EXERCISE:
Write the records out once more, exactly as they are given.

*** Opening DATA RECORDS ***

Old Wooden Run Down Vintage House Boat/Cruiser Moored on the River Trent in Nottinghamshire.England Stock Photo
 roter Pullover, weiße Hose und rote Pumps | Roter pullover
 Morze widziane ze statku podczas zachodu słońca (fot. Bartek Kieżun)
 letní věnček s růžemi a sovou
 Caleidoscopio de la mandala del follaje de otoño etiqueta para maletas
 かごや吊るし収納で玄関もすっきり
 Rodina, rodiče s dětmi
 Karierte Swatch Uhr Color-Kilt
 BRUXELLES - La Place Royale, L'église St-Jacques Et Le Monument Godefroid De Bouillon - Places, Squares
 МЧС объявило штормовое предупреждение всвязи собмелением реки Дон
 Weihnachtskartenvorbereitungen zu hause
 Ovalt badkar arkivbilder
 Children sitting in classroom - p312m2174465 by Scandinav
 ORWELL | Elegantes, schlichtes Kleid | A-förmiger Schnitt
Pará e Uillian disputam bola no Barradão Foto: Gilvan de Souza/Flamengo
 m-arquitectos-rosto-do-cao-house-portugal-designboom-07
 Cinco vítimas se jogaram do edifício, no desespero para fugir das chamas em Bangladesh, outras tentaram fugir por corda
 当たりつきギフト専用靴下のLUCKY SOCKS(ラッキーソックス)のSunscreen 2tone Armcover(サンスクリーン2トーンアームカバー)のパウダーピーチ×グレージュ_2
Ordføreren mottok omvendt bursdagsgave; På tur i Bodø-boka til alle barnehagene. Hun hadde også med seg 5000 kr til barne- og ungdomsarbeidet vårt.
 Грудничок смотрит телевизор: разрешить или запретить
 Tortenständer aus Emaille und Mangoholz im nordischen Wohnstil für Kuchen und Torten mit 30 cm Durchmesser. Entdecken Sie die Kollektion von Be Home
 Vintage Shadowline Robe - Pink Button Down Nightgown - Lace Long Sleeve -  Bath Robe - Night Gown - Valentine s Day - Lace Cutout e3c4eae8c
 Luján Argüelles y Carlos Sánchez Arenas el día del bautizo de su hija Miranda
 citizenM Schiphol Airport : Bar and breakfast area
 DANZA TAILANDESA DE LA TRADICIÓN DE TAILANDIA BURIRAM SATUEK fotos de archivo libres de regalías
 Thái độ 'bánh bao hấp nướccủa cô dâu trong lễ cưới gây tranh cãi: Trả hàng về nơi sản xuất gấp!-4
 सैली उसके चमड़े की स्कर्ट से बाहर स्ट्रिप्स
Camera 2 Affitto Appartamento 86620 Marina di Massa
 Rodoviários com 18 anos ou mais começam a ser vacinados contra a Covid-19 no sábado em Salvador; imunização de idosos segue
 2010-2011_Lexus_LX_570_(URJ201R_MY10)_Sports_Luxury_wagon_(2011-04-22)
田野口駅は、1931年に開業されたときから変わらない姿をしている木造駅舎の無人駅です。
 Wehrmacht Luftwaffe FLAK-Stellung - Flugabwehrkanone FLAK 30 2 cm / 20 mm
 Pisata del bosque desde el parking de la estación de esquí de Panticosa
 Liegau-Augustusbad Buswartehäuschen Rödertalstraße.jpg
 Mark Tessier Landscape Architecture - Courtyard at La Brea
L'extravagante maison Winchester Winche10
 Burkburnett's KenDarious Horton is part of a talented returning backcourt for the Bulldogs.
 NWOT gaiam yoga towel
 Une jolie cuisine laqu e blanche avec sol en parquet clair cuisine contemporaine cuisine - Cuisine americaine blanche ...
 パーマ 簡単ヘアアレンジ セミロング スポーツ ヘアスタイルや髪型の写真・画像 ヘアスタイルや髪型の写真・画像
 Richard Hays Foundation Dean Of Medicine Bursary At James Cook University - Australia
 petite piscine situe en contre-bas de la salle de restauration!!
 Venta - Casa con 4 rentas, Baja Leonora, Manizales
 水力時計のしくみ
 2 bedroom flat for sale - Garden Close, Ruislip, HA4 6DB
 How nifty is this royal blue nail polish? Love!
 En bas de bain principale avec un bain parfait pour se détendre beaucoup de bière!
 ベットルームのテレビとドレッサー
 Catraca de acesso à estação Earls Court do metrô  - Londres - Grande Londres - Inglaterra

*** Closing DATA RECORDS ***

TASK OUTPUT:
Old Wooden Run Down Vintage House Boat/Cruiser Moored on the River Trent in Nottinghamshire.England Stock Photo
 roter Pullover, weiße Hose und rote Pumps | Roter pullover
 Morze widziane ze statku podczas zachodu słońca (fot. Bartek Kieżun)
 letní věnček s růžemi a sovou
 Caleidoscopio de la mandala del follaje de otoño etiqueta para maletas
 かごや吊るし収納で玄関もすっきり
 Rodina, rodiče s dětmi
 Karierte Swatch Uhr Color-Kilt
 BRUXELLES - La Place Royale, L'église St-Jacques Et Le Monument Godefroid De Bouillon - Places, Squares
 МЧС объявило штормовое предупреждение всвязи собмелением реки Дон
 Weihnachtskartenvorbereitungen zu hause
 Ovalt badkar arkivbilder
 Children sitting in classroom - p312m2174465 by Scandinav
 ORWELL | Elegantes, schlichtes Kleid | A-förmiger Schnitt
Pará e Uillian disputam bola no Barradão Foto: Gilvan de Souza/Flamengo
 m-arquitectos-rosto-do-cao-house-portugal-designboom-07
 Cinco vítimas se jogaram do edifício, no desespero para fugir das chamas em Bangladesh, outras tentaram fugir por corda
 当たりつきギフト専用靴下のLUCKY SOCKS(ラッキーソックス)のSunscreen 2tone Armcover(サンスクリーン2トーンアームカバー)のパウダーピーチ×グレージュ_2
Ordføreren mottok omvendt bursdagsgave; På tur i Bodø-boka til alle barnehagene. Hun hadde også med seg 5000 kr til barne- og ungdomsarbeidet vårt.
 Грудничок смотрит телевизор: разрешить или запретить
 Tortenständer aus Emaille und Mangoholz im nordischen Wohnstil für Kuchen und Torten mit 30 cm Durchmesser. Entdecken Sie die Kollektion von Be Home
 Vintage Shadowline Robe - Pink Button Down Nightgown - Lace Long Sleeve -  Bath Robe - Night Gown - Valentine s Day - Lace Cutout e3c4eae8c
 Luján Argüelles y Carlos Sánchez Arenas el día del bautizo de su hija Miranda
 citizenM Schiphol Airport : Bar and breakfast area
 DANZA TAILANDESA DE LA TRADICIÓN DE TAILANDIA BURIRAM SATUEK fotos de archivo libres de regalías
 Thái độ 'bánh bao hấp nướccủa cô dâu trong lễ cưới gây tranh cãi: Trả hàng về nơi sản xuất gấp!-4
 सैली उसके चमड़े की स्कर्ट से बाहर स्ट्रिप्स
Camera 2 Affitto Appartamento 86620 Marina di Massa
 Rodoviários com 18 anos ou mais começam a ser vacinados contra a Covid-19 no sábado em Salvador; imunização de idosos segue
 2010-2011_Lexus_LX_570_(URJ201R_MY10)_Sports_Luxury_wagon_(2011-04-22)
田野口駅は、1931年に開業されたときから変わらない姿をしている木造駅舎の無人駅です。
 Wehrmacht Luftwaffe FLAK-Stellung - Flugabwehrkanone FLAK 30 2 cm / 20 mm
 Pisata del bosque desde el parking de la estación de esquí de Panticosa
 Liegau-Augustusbad Buswartehäuschen Rödertalstraße.jpg
 Mark Tessier Landscape Architecture - Courtyard at La Brea
L'extravagante maison Winchester Winche10
 Burkburnett's KenDarious Horton is part of a talented returning backcourt for the Bulldogs.
 NWOT gaiam yoga towel
 Une jolie cuisine laqu e blanche avec sol en parquet clair cuisine contemporaine cuisine - Cuisine americaine blanche ...
 パーマ 簡単ヘアアレンジ セミロング スポーツ ヘアスタイルや髪型の写真・画像 ヘアスタイルや髪型の写真・画像
 Richard Hays Foundation Dean Of Medicine Bursary At James Cook University - Australia
 petite piscine situe en contre-bas de la salle de restauration!!
 Venta - Casa con 4 rentas, Baja Leonora, Manizales
 水力時計のしくみ
 2 bedroom flat for sale - Garden Close, Ruislip, HA4 6DB
 How nifty is this royal blue nail polish? Love!
 En bas de bain principale avec un bain parfait pour se détendre beaucoup de bière!
 ベットルームのテレビとドレッサー
 Catraca de acesso à estação Earls Court do metrô  - Londres - Grande Londres - Inglaterra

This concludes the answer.